(Task directions):
Every entry should be reproduced word for word.

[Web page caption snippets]

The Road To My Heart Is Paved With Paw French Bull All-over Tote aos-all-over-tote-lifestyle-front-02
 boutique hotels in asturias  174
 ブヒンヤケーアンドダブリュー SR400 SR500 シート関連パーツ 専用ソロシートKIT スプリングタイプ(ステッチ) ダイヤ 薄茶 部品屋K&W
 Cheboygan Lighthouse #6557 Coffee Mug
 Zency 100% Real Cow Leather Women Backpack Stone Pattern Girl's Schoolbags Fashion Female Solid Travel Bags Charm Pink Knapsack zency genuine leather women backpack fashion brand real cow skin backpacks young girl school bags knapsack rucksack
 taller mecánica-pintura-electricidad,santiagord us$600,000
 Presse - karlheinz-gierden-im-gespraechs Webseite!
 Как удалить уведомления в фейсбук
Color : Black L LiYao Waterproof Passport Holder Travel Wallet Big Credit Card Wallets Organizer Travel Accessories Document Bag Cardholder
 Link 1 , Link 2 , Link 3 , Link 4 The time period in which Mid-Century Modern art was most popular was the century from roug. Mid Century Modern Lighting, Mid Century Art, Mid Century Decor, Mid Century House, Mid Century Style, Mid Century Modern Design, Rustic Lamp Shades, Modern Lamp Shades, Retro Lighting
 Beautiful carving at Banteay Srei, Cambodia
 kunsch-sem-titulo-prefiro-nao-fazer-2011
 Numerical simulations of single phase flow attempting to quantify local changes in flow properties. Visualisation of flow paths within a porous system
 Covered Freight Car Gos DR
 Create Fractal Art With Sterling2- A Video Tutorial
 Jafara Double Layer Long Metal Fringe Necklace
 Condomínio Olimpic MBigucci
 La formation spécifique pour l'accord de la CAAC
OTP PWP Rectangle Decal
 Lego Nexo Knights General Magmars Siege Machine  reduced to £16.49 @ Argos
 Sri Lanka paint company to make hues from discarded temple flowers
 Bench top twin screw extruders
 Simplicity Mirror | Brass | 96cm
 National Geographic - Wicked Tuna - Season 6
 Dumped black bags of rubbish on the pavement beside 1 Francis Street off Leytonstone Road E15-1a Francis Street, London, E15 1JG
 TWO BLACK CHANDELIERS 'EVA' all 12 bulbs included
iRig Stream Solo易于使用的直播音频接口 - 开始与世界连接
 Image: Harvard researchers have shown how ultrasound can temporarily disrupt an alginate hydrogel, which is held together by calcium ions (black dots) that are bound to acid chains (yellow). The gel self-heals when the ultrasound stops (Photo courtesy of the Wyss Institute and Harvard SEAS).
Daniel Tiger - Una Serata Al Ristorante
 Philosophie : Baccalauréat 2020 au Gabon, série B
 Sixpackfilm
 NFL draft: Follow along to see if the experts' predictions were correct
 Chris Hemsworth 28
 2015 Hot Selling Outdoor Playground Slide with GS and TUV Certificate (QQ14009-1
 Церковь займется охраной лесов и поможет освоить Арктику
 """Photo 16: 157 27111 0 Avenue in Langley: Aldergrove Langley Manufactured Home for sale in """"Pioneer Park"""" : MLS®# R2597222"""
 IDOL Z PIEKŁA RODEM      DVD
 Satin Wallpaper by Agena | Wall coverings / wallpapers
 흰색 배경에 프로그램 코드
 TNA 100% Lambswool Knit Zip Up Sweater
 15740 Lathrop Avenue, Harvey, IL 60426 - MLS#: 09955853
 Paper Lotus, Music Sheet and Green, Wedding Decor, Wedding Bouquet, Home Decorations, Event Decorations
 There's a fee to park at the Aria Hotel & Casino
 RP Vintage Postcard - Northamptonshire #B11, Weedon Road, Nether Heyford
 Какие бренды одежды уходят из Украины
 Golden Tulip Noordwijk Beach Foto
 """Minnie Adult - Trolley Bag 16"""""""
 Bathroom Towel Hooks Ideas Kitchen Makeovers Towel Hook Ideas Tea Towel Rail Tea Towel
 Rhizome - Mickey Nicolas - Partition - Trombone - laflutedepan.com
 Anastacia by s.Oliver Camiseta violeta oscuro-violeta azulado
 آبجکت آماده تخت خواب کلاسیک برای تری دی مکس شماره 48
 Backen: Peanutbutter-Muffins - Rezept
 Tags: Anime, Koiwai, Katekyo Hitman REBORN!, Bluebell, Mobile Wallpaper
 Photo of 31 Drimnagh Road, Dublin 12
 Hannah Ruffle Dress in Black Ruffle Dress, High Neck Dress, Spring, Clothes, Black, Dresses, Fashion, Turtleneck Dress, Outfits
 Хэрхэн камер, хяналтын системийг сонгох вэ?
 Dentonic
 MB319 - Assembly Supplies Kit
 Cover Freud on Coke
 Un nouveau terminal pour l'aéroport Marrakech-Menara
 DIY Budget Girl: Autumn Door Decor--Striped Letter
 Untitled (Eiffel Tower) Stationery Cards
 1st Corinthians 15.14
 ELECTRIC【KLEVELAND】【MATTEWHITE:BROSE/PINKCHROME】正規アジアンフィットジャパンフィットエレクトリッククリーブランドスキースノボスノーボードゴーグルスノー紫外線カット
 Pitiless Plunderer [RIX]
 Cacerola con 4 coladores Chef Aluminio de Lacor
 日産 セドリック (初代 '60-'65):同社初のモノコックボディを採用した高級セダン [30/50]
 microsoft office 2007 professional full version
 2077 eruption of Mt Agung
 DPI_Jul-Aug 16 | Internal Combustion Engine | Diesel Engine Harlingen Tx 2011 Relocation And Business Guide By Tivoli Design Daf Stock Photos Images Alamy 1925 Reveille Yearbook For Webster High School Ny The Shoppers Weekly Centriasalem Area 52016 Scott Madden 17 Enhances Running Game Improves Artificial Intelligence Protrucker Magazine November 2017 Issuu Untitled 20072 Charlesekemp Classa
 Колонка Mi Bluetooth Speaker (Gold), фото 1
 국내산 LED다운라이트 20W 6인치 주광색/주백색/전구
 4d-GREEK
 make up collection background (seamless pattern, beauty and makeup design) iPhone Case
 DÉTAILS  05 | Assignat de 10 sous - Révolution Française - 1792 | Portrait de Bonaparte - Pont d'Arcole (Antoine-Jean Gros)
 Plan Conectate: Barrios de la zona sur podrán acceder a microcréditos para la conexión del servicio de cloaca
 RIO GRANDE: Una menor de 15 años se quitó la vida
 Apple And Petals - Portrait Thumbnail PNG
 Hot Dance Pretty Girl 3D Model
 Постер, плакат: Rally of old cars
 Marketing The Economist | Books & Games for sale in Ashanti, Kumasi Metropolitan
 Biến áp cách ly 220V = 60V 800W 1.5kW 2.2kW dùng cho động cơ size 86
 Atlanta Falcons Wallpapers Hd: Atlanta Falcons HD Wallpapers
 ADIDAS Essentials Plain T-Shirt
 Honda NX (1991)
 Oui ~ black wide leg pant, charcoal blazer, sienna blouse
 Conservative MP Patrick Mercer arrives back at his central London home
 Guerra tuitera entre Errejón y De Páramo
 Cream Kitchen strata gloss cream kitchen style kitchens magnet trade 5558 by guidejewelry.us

(Exercise solution):
The Road To My Heart Is Paved With Paw French Bull All-over Tote aos-all-over-tote-lifestyle-front-02
 boutique hotels in asturias  174
 ブヒンヤケーアンドダブリュー SR400 SR500 シート関連パーツ 専用ソロシートKIT スプリングタイプ(ステッチ) ダイヤ 薄茶 部品屋K&W
 Cheboygan Lighthouse #6557 Coffee Mug
 Zency 100% Real Cow Leather Women Backpack Stone Pattern Girl's Schoolbags Fashion Female Solid Travel Bags Charm Pink Knapsack zency genuine leather women backpack fashion brand real cow skin backpacks young girl school bags knapsack rucksack
 taller mecánica-pintura-electricidad,santiagord us$600,000
 Presse - karlheinz-gierden-im-gespraechs Webseite!
 Как удалить уведомления в фейсбук
Color : Black L LiYao Waterproof Passport Holder Travel Wallet Big Credit Card Wallets Organizer Travel Accessories Document Bag Cardholder
 Link 1 , Link 2 , Link 3 , Link 4 The time period in which Mid-Century Modern art was most popular was the century from roug. Mid Century Modern Lighting, Mid Century Art, Mid Century Decor, Mid Century House, Mid Century Style, Mid Century Modern Design, Rustic Lamp Shades, Modern Lamp Shades, Retro Lighting
 Beautiful carving at Banteay Srei, Cambodia
 kunsch-sem-titulo-prefiro-nao-fazer-2011
 Numerical simulations of single phase flow attempting to quantify local changes in flow properties. Visualisation of flow paths within a porous system
 Covered Freight Car Gos DR
 Create Fractal Art With Sterling2- A Video Tutorial
 Jafara Double Layer Long Metal Fringe Necklace
 Condomínio Olimpic MBigucci
 La formation spécifique pour l'accord de la CAAC
OTP PWP Rectangle Decal
 Lego Nexo Knights General Magmars Siege Machine  reduced to £16.49 @ Argos
 Sri Lanka paint company to make hues from discarded temple flowers
 Bench top twin screw extruders
 Simplicity Mirror | Brass | 96cm
 National Geographic - Wicked Tuna - Season 6
 Dumped black bags of rubbish on the pavement beside 1 Francis Street off Leytonstone Road E15-1a Francis Street, London, E15 1JG
 TWO BLACK CHANDELIERS 'EVA' all 12 bulbs included
iRig Stream Solo易于使用的直播音频接口 - 开始与世界连接
 Image: Harvard researchers have shown how ultrasound can temporarily disrupt an alginate hydrogel, which is held together by calcium ions (black dots) that are bound to acid chains (yellow). The gel self-heals when the ultrasound stops (Photo courtesy of the Wyss Institute and Harvard SEAS).
Daniel Tiger - Una Serata Al Ristorante
 Philosophie : Baccalauréat 2020 au Gabon, série B
 Sixpackfilm
 NFL draft: Follow along to see if the experts' predictions were correct
 Chris Hemsworth 28
 2015 Hot Selling Outdoor Playground Slide with GS and TUV Certificate (QQ14009-1
 Церковь займется охраной лесов и поможет освоить Арктику
 """Photo 16: 157 27111 0 Avenue in Langley: Aldergrove Langley Manufactured Home for sale in """"Pioneer Park"""" : MLS®# R2597222"""
 IDOL Z PIEKŁA RODEM      DVD
 Satin Wallpaper by Agena | Wall coverings / wallpapers
 흰색 배경에 프로그램 코드
 TNA 100% Lambswool Knit Zip Up Sweater
 15740 Lathrop Avenue, Harvey, IL 60426 - MLS#: 09955853
 Paper Lotus, Music Sheet and Green, Wedding Decor, Wedding Bouquet, Home Decorations, Event Decorations
 There's a fee to park at the Aria Hotel & Casino
 RP Vintage Postcard - Northamptonshire #B11, Weedon Road, Nether Heyford
 Какие бренды одежды уходят из Украины
 Golden Tulip Noordwijk Beach Foto
 """Minnie Adult - Trolley Bag 16"""""""
 Bathroom Towel Hooks Ideas Kitchen Makeovers Towel Hook Ideas Tea Towel Rail Tea Towel
 Rhizome - Mickey Nicolas - Partition - Trombone - laflutedepan.com
 Anastacia by s.Oliver Camiseta violeta oscuro-violeta azulado
 آبجکت آماده تخت خواب کلاسیک برای تری دی مکس شماره 48
 Backen: Peanutbutter-Muffins - Rezept
 Tags: Anime, Koiwai, Katekyo Hitman REBORN!, Bluebell, Mobile Wallpaper
 Photo of 31 Drimnagh Road, Dublin 12
 Hannah Ruffle Dress in Black Ruffle Dress, High Neck Dress, Spring, Clothes, Black, Dresses, Fashion, Turtleneck Dress, Outfits
 Хэрхэн камер, хяналтын системийг сонгох вэ?
 Dentonic
 MB319 - Assembly Supplies Kit
 Cover Freud on Coke
 Un nouveau terminal pour l'aéroport Marrakech-Menara
 DIY Budget Girl: Autumn Door Decor--Striped Letter
 Untitled (Eiffel Tower) Stationery Cards
 1st Corinthians 15.14
 ELECTRIC【KLEVELAND】【MATTEWHITE:BROSE/PINKCHROME】正規アジアンフィットジャパンフィットエレクトリッククリーブランドスキースノボスノーボードゴーグルスノー紫外線カット
 Pitiless Plunderer [RIX]
 Cacerola con 4 coladores Chef Aluminio de Lacor
 日産 セドリック (初代 '60-'65):同社初のモノコックボディを採用した高級セダン [30/50]
 microsoft office 2007 professional full version
 2077 eruption of Mt Agung
 DPI_Jul-Aug 16 | Internal Combustion Engine | Diesel Engine Harlingen Tx 2011 Relocation And Business Guide By Tivoli Design Daf Stock Photos Images Alamy 1925 Reveille Yearbook For Webster High School Ny The Shoppers Weekly Centriasalem Area 52016 Scott Madden 17 Enhances Running Game Improves Artificial Intelligence Protrucker Magazine November 2017 Issuu Untitled 20072 Charlesekemp Classa
 Колонка Mi Bluetooth Speaker (Gold), фото 1
 국내산 LED다운라이트 20W 6인치 주광색/주백색/전구
 4d-GREEK
 make up collection background (seamless pattern, beauty and makeup design) iPhone Case
 DÉTAILS  05 | Assignat de 10 sous - Révolution Française - 1792 | Portrait de Bonaparte - Pont d'Arcole (Antoine-Jean Gros)
 Plan Conectate: Barrios de la zona sur podrán acceder a microcréditos para la conexión del servicio de cloaca
 RIO GRANDE: Una menor de 15 años se quitó la vida
 Apple And Petals - Portrait Thumbnail PNG
 Hot Dance Pretty Girl 3D Model
 Постер, плакат: Rally of old cars
 Marketing The Economist | Books & Games for sale in Ashanti, Kumasi Metropolitan
 Biến áp cách ly 220V = 60V 800W 1.5kW 2.2kW dùng cho động cơ size 86
 Atlanta Falcons Wallpapers Hd: Atlanta Falcons HD Wallpapers
 ADIDAS Essentials Plain T-Shirt
 Honda NX (1991)
 Oui ~ black wide leg pant, charcoal blazer, sienna blouse
 Conservative MP Patrick Mercer arrives back at his central London home
 Guerra tuitera entre Errejón y De Páramo
 Cream Kitchen strata gloss cream kitchen style kitchens magnet trade 5558 by guidejewelry.us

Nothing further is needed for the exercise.